The analysis, by University of Illinois at Chicago nutritional epidemiologist Dr. Youfa Wang, appears in the November issue of the journal Pediatrics.
Although previous studies have suggested that sexual maturity is associated with obesity in females, little was known about the relationship in boys until now. The finding of a reverse association between sexual maturity and obesity in boys sheds new light upon this issue, providing additional evidence for the influence of sexual maturity on fatness.
According to Wang, who is assistant professor of human nutrition at UIC, the gender differences observed in the association between sexual maturity and obesity are likely related to differences in biological development. In boys, for example, early developers were found to be significantly taller, but not heavier, than their average- or late-maturing counterparts. By comparison, early sexual maturity in girls was associated with both increased height and weight.
“This suggests that sexual maturity might have different biological influences on growth in weight and height in boys and girls,” Wang said. “During the growth process in boys, more energy may be devoted toward height than to the development of fat tissue, while early-maturing girls are more likely to store extra energy intake as fat tissue.”
The new study looked at childhood obesity by assessing body stature and early sexual maturation among 1,501 boys and 1,520 girls ages 8 to 14 who participated in the Third National Health and Nutrition Examination Survey from 1988 to 1994, conducted by the U.S. Centers for Disease Control and Prevention. Younger and older children from that study were not considered in Wang’s analysis.
Wang classified the children as “early maturers” if they reached a certain stage of sexual development earlier than their peers in the study. To examine the association between sexual maturation and obesity, adjustments were made for age, ethnicity, residence, family income, diet and physical activity.
The new study suggests the need for further investigation into the causal relationship between the timing of sexual maturation and development of obesity as well as the influence of behavioral, social and environmental factors on gender differences, Wang said. His study, he noted, is based on cross-sectional data and cannot test causality.
In a wealthy society like the United States, attitudes and expectations toward body weight are different for females and males, Wang notes. Thinness is considered desirable and attractive for females; bigness and full musculature are considered attractive for males. According to Wang, these factors may contribute to differences in adolescents’ eating behaviors, body images, and exercise patterns, all of which might play a role in the association between sexual maturation and obesity.

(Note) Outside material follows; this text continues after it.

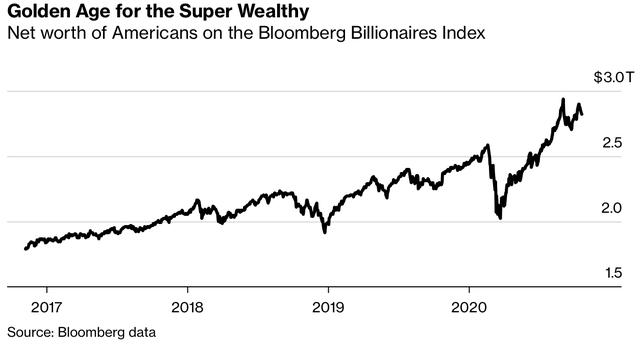 Kỷ nguyên vàng của giới tỷ phú Mỹ: Khối tài sản tăng 1 nghìn tỷ USD kể từ khi Tổng thống Trump nhậm chức - Ảnh 1.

The World Health Organization has identified the increase of obesity in children and adolescents as a major public health concern in the United States and worldwide, and Wang says further understanding of the relationship between sexual maturity and obesity has important clinical implications.
“It can help refine and develop appropriate measurement references,” he said. “And it can help guide us in employing more effective methods and resources used in preventing and managing childhood and adolescent obesity.”
Wang’s study was funded by UIC. The journal is published by the American Academy of Pediatrics.